Continue the news story about the stroke survivor from the Hudson Valley, starting after its last sentence.

* Passage:
——

Stroke survivor shares her story in hope of saving someone's life
Ahead of Stroke Awareness Day next Thursday, a stroke survivor from the Hudson Valley is sharing her story in hope of saving someone else's life.
Anise Pettersen was at a bagel shop with her 2-year-old when she had a stroke.
The 43-year-old said she tried to drink water but couldn't. She screamed for help. Three men stepped in and called 911.
She was quickly taken to Health Alliance Hospital and then flown to Westchester Medical Center in Valhalla, the only comprehensive stroke center in the Hudson Valley.
Working against the clock, Dr. Fawaz Al-Mufti began lifesaving surgery to clear the blockage in Pettersen's brain stem.
"I ended up performing this procedure through a very small vessel in her wrist. I was able to thread a wire, a micro catheter, into the vessel in the back of the head, and remove the clot that way," said Al-Mufti.
The procedure is not common, and Pettersen was conscious the entire time.

——

* Given material:
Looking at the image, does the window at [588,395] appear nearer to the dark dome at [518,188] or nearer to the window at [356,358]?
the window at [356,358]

——

* Answer:
"When they pulled it out, it felt like the worst migraine in the world being sucked out through your brain," Pettersen said. "It was a miracle. I wasn't paralyzed anymore. I could wiggle my toes, lift my legs."
According to the Centers for Disease Control and Prevention, someone in the United States has a stroke every 40 seconds. Every four minutes, someone dies of a stroke.
Now Pettersen, grateful to the doctors who kept her alive, is taking on the world with a renewed sense of purpose, to educate everyone about strokes and how every second counts.
Here are the signs of a stroke: loss of balance, vision issues, face drooping, inability to move arms and difficulty speaking or slurred speech. If you experience these symptoms, call 911.